In 2015, the Drug Enforcement Agency raided Miladis Salgado’s home on a false tip that her estranged husband was dealing drugs. In the end, the federal government used civil forfeiture to take $15,000 from Salgado, a large portion of her life savings. 

Salgado knew she had done nothing wrong. So she fought back. And won.

But Salgado needed an attorney. She hired an attorney on contingency, and after two long years, the court was about to rule in her favor. That’s when the federal government folded. They admitted there was no evidence of a crime and agreed to return her money. 

But in doing so, they refused to pay her attorneys’ fee. Salgado petitioned the judge for the fees, but that request was denied because the government returned her money before a ruling, which would have triggered the government to pay those fees.  

That would leave Salgado with about $10,000 of her $15,000 the government took. The other $5,000 would go toward her attorney. Meaning, even though Salgado did nothing wrong and the government illegally took her property, she will still lose $5,000 just for fighting for her property that was rightly hers. 

The Institute for Justice brought Salgado’s petition for attorney fees to the U.S. Supreme Court. The Mississippi Justice Institute, along with other public interest law firms, filed an amici curiae (friends of the court) brief in support of Salgado.
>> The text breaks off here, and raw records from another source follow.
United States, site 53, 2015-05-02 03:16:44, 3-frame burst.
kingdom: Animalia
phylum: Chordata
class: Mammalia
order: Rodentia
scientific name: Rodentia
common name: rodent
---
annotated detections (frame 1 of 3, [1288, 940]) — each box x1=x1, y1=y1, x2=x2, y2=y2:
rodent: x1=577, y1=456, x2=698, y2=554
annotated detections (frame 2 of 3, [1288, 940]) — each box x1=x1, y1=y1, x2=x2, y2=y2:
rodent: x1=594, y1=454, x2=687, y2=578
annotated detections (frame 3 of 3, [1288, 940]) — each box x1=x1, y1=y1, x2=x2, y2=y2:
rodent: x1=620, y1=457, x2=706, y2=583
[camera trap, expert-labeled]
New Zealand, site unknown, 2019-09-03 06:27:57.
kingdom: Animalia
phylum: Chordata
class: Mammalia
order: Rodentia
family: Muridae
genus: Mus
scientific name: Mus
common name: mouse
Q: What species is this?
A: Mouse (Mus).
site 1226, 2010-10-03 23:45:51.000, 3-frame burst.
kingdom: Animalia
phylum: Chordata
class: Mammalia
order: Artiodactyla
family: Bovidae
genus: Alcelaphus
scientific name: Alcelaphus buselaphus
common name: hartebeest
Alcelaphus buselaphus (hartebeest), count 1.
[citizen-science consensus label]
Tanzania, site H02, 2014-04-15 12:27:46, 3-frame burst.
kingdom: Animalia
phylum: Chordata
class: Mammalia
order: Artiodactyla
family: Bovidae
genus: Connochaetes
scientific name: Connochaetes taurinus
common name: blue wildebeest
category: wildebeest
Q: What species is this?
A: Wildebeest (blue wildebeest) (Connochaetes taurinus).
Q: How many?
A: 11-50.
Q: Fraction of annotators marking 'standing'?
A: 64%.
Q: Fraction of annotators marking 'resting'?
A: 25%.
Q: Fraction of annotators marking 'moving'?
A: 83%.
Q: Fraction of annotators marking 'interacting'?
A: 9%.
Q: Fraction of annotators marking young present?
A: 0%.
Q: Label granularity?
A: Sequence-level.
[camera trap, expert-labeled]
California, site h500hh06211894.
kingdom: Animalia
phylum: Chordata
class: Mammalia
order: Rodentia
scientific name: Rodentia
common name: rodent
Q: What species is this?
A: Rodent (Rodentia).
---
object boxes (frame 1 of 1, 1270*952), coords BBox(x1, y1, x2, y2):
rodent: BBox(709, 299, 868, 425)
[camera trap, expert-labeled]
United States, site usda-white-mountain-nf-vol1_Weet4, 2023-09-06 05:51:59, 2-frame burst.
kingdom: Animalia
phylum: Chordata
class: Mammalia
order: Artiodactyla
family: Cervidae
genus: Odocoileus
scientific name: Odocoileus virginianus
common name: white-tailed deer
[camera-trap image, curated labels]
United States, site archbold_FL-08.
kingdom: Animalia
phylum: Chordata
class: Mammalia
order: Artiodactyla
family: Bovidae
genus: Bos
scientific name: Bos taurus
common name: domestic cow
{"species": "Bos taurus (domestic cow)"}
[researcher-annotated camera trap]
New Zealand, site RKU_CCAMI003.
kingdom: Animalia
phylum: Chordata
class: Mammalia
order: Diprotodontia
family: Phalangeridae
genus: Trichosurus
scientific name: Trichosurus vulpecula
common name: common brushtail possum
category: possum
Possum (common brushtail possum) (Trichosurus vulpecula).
“The government spent years trying to take Salgado’s cash,” the amici firms wrote. “It embarked on the all-too-common attrition-by-litigation strategy. Salgado was forced to bear the literal expense of defending against the government’s actions. Even though the government eventually dismissed its case and returned the cash, Salgado wound up with less money than she had before the DEA’s raid.”

The petition revolves around a profound question: When the government dismisses a forfeiture case it has spent years litigating, did the property owner from whom the property was taken ‘substantially prevail’ under federal law?